Question Orale Belval GECT
envoyé par mliebgott

M. Michel Liebgott – Le Luxembourg a lancé en 1996 un ambitieux plan de réhabilitation de ses friches industrielles, notamment sur le site d’Esch-Belval, à la frontière française, dont les travaux ont été confiés à une société à capitaux publics ainsi qu’à Arcelor-Mittal. Le projet a pour ambition de créer un nouvel espace urbain autour de fonctions éducatives, culturelles et commerciales, avec, d’ici à dix ans, la création de 20 000 emplois et la construction de logements pour 5 500 personnes. Rien de tel, malheureusement, du côté français. Un seul petit projet, Belval 2015, a été approuvé dans le cadre du contrat de projet État-région, avec un budget de 26 millions seulement, contre 1 milliard au Luxembourg.

Une mission a été confiée à M. le préfet Lemaire, dont nous attendons les conclusions avec impatience. Celles-ci proposeraient plusieurs formules possibles : opération d’intérêt national, recours à une société d’économie mixte, ou encore à un groupement européen de coopération transfrontalière, structure issue d’un règlement européen de 2006 que nous transposons cet après-midi même. Les communautés de communes du Pays Haut Val d’Alzette ainsi que les quatre communes luxembourgeoises d’Esch-sur-Alzette, Sanem, Mondercange et Schifflange ont signé, le 19 mars 2007, une déclaration d’intention de création de GECT sur la base d’un programme de travail commun autour des problématiques de la mobilité, du développement économique et de l’aménagement des territoires transfrontaliers.
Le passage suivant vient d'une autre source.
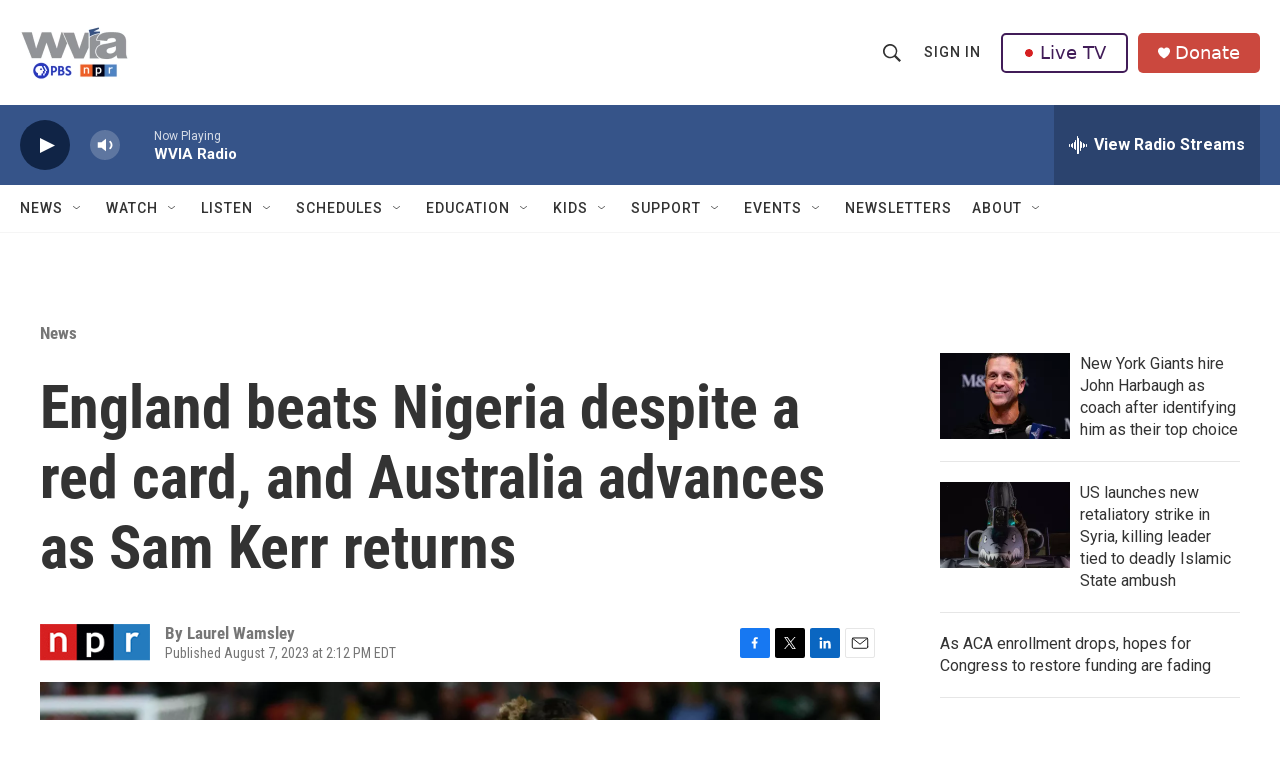

--- FILE ---
content_type: text/html; charset=utf-8
request_url: https://www.google.com/recaptcha/api2/aframe
body_size: 180
content:
<!DOCTYPE HTML><html><head><meta http-equiv="content-type" content="text/html; charset=UTF-8"></head><body><script nonce="ztb6EdE2vZG1rJaSpbeR1g">/** Anti-fraud and anti-abuse applications only. See google.com/recaptcha */ try{var clients={'sodar':'https://pagead2.googlesyndication.com/pagead/sodar?'};window.addEventListener("message",function(a){try{if(a.source===window.parent){var b=JSON.parse(a.data);var c=clients[b['id']];if(c){var d=document.createElement('img');d.src=c+b['params']+'&rc='+(localStorage.getItem("rc::a")?sessionStorage.getItem("rc::b"):"");window.document.body.appendChild(d);sessionStorage.setItem("rc::e",parseInt(sessionStorage.getItem("rc::e")||0)+1);localStorage.setItem("rc::h",'1768724322125');}}}catch(b){}});window.parent.postMessage("_grecaptcha_ready", "*");}catch(b){}</script></body></html>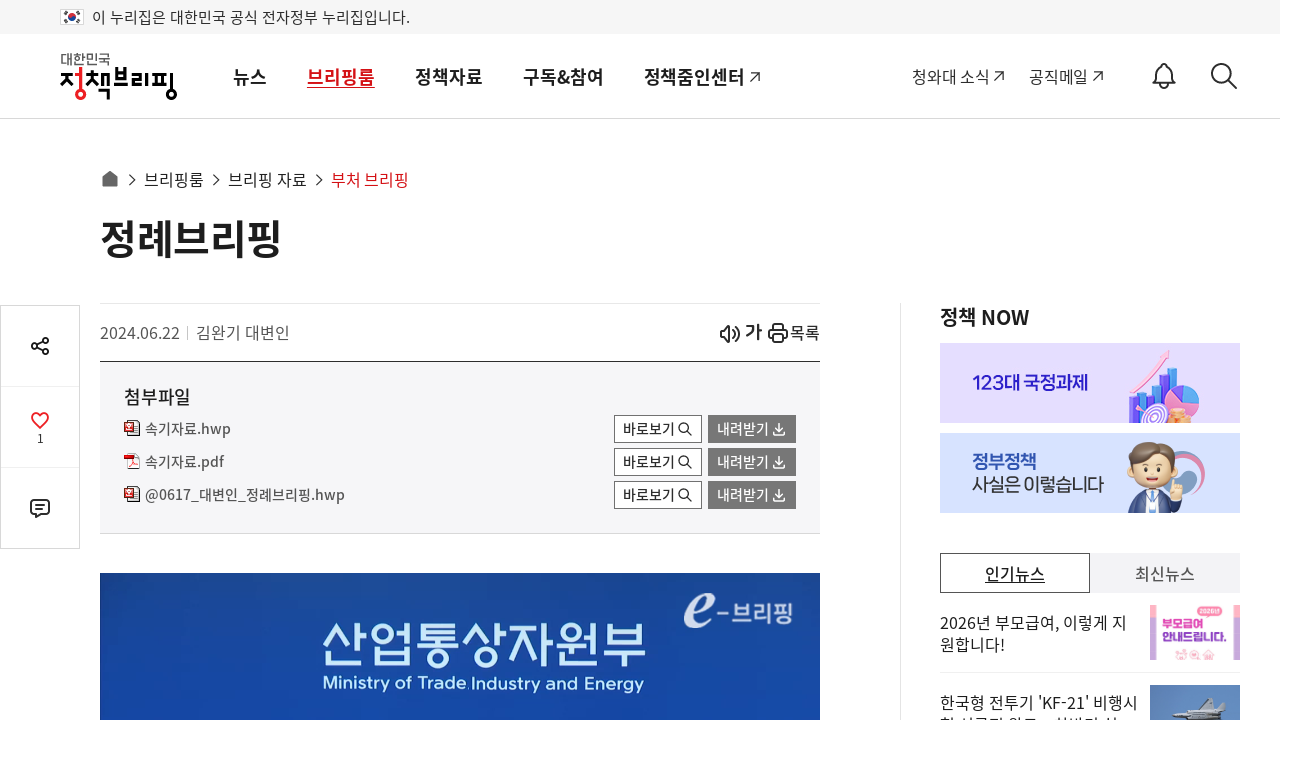

--- FILE ---
content_type: text/html; charset=utf-8
request_url: https://was.livere.me/comment/gonggamkr?id=gonggamkr&refer=www.korea.kr%3FnewsId%3D156637202&uid=NDAvODQvNDM1&site=https%3A%2F%2Fwww.korea.kr%2Fbriefing%2FpolicyBriefingView.do%3FnewsId%3D156637202%26pWise%3Dsub%26pWiseSub%3DC2&title=%2525uC815%2525uB840%2525uBE0C%2525uB9AC%2525uD551&titleLength=5&logo=https%3A%2F%2Fwww.korea.kr%2Fimages%2Fevent%2Fkorea_logo_2024.jpg&uuid=87f2210a-5c33-425b-89d3-2bf0c6754602
body_size: 1456
content:
<!DOCTYPE html><html lang=ko><head><meta http-equiv=Content-Type content="text/html; charset=utf-8"><meta http-equiv=X-UA-Compatible content="IE=edge"><meta name=viewport content="user-scalable=no,initial-scale=1,maximum-scale=1,minimum-scale=1,width=device-width"><meta name=description content=LiveRe><title>LiveRe</title><link type=text/css rel=stylesheet href="https://cdn-city.livere.com/css/comment.zero.css?d=202101261500"><link type=text/css rel=stylesheet href=https://cdn-city.livere.com/css/zero-rect-top.css><link type=text/css rel=stylesheet href=https://101.livere.co.kr/consumers/gonggamkr/zero/gonggamkr.zero.css><script type=text/javascript src="https://cdn-city.livere.com/js/lib.zero.js?d=202101261500"></script></head><body><div id=container data-id=gonggamkr data-title=정례브리핑 data-logo=https://www.korea.kr/images/event/korea_logo_2024.jpg data-desc="" data-uid=NDAvODQvNDM1 data-site="https://www.korea.kr/briefing/policyBriefingView.do?newsId=156637202&amp;pWise=sub&amp;pWiseSub=C2" data-refer="www.korea.kr?newsId=156637202" data-redirectorigin="" data-highlightseq="" data-discuss=0 data-facebookpageid="" data-facebookuploadurl="" livere-uuid=87f2210a-5c33-425b-89d3-2bf0c6754602><noscript>Please enable JavaScript to view the LiveRe comments</noscript></div><script type=text/javascript src="https://cdn-city.livere.com/js/comment.zero.ko.dist.js?d=202101261500" charset=UTF-8></script><script type=text/javascript src=https://101.livere.co.kr/consumers/gonggamkr/zero/gonggamkr.zero.js charset=UTF-8></script></body></html>

--- FILE ---
content_type: text/javascript; charset=utf-8
request_url: https://passport.livere.com/v1/session?callback=jQuery112407038152356858665_1768847291784&id=gonggamkr&code=&_=1768847291787
body_size: 182
content:
/**/ typeof jQuery112407038152356858665_1768847291784 === 'function' && jQuery112407038152356858665_1768847291784({"strategies":["twitter","naver","kakao","facebook"]});

--- FILE ---
content_type: text/javascript; charset=utf-8
request_url: https://api-zero.livere.com/v1/comments/list?callback=jQuery112407038152356858665_1768847291784&limit=10&requestPath=%2Fv1%2Fcomments%2Flist&consumerSeq=40&livereSeq=84&smartloginSeq=435&code=&_=1768847291786
body_size: 224
content:
/**/ typeof jQuery112407038152356858665_1768847291784 === 'function' && jQuery112407038152356858665_1768847291784({"results":{"comments":[],"children":[],"quotations":[]},"resultCode":200,"resultMessage":"Okay, livere"});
Quelle modalité l’État français a-t-il retenues ? Le GECT est-il une option crédible ? De même, quels moyens financiers seront-ils dégagés pour faire de ces terrains un véritable pôle de développement modèle, notamment en permettant un accès routier et ferroviaire direct du site depuis la France ? J’ai récemment reçu un courrier de M. Bussereau m’informant que l’État ne donnerait pas un centime ; puis, j’ai lu dans la presse que le préfet était prêt à débloquer 8 millions. Quelles sont donc vos intentions ? (Applaudissements sur les bancs du groupe SRC)

M. Éric Besson, secrétaire d’État chargé de la prospective et de l’évaluation des politiques publiques – Mme la ministre de l’intérieur, qui vous prie d’excuser son absence, m’a chargé de vous transmettre sa réponse, qui porte exclusivement sur la question orale que vous lui aviez transmise.

Le groupement européen de coopération territoriale permet une participation conjointe des États et des collectivités territoriales à des opérations menées sur nos frontières avec les membres de l'Union européenne. La France a soutenu le projet et entend l'appliquer sans réserve. Il nécessite cependant deux adaptations, l’une relative à la coopération dite interterritoriale, l'autre à l'autorisation pour nos collectivités territoriales de conclure des conventions avec des États étrangers dans l'hypothèse de constitution d'un GECT. Ces adaptations figuraient dans le projet de loi relatif à l'expérimentation du transfert de la gestion des fonds structurels européens, adopté par le Sénat en janvier 2007. Compte tenu du calendrier parlementaire, ce projet n'a pu être inscrit à l'ordre du jour de l'Assemblée nationale, mais ses dispositions ont été reprises dans la proposition de loi de votre collègue Marc-Philippe Daubresse qui sera examinée cet après-midi. La ministre de l’intérieur veillera personnellement à la mise en conformité rapide de notre droit interne avec le règlement instaurant le GECT. En ce qui concerne le projet de GECT entre la commune du Pays Haut Val d'Alzette et quatre communes luxembourgeoises, je vous précise que la coopération transfrontalière franco-luxembourgeoise est régie par les stipulations de l’Accord Karlsruhe, déjà signé et ratifié. De plus, le règlement communautaire relatif au GECT est d'ores et déjà applicable. Enfin, le projet de GECT dans le secteur du Haut Val d'Alzette n'associe pas l'État. Il ne soulève donc aucune difficulté par rapport aux dispositions actuelles du code général des collectivités territoriales. Il est donc possible de constituer dès à présent ce GECT, sans attendre la modification de notre droit interne.

M. Michel Liebgott – J’ai bien entendu cette réflexion juridique. Mais derrière ce texte juridique, il y a une stratégie politique. C’est sur cette stratégie que portait ma question. Il ne suffit pas de créer des groupements, encore faut-il qu’ils soient opérationnels. Par ailleurs, l’État pourrait parfaitement faire partie du GECT s’il en avait la volonté. Ce n’est manifestement pas le cas : M. le Déaut y reviendra tout à l’heure et M. Kert cet après-midi.